- **What is asked**
Please repeat the stretch of entries from the line containing "What is the overall" through the line containing "13.4 meters", keeping every line exactly as it appears.

[Data listing]
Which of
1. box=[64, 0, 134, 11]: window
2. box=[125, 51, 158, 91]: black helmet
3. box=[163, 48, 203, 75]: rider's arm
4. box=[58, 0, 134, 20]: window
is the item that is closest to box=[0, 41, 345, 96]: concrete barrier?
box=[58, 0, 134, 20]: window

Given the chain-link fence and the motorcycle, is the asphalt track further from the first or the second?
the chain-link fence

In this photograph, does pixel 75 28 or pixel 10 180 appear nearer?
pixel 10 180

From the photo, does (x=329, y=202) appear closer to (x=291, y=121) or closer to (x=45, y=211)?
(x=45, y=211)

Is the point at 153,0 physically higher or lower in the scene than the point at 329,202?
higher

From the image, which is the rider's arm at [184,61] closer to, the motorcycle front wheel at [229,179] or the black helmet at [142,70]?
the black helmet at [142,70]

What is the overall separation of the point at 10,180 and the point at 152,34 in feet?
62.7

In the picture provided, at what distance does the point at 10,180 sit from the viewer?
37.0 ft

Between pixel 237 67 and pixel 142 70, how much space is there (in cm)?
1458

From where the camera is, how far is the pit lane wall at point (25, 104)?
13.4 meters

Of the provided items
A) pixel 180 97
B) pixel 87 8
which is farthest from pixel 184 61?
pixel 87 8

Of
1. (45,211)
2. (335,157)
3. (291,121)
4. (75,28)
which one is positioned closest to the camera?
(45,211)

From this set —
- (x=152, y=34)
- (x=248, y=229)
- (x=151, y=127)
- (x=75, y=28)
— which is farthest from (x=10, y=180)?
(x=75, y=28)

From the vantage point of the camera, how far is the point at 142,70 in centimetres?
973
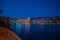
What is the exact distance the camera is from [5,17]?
3.32 metres

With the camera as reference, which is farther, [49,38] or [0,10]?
[49,38]

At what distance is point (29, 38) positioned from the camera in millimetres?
5508

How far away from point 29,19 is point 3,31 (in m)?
0.74

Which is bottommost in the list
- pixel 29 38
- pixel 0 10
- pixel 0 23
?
pixel 29 38

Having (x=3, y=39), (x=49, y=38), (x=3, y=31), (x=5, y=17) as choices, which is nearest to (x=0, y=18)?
(x=5, y=17)

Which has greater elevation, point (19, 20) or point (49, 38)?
point (19, 20)

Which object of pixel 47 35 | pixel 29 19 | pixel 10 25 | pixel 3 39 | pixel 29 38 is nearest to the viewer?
pixel 29 19

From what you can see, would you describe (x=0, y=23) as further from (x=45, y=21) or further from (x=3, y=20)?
(x=45, y=21)

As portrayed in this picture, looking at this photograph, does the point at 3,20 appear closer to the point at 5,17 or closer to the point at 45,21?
the point at 5,17

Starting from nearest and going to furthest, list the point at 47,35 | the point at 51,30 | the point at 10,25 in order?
the point at 10,25, the point at 51,30, the point at 47,35

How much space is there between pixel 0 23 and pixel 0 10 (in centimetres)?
44

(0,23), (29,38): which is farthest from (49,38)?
(0,23)

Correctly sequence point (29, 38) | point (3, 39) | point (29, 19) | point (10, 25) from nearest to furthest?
point (29, 19)
point (3, 39)
point (10, 25)
point (29, 38)

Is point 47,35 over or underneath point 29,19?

- **Task answer**
What is the overall separation of the point at 10,180 and the point at 152,34 in feet?
62.7

In the picture provided, at what distance does the point at 10,180 sit from the viewer?
37.0 ft

Between pixel 237 67 and pixel 142 70, how much space is there (in cm)?
1458

From where the camera is, how far is the pit lane wall at point (25, 104)?
13.4 meters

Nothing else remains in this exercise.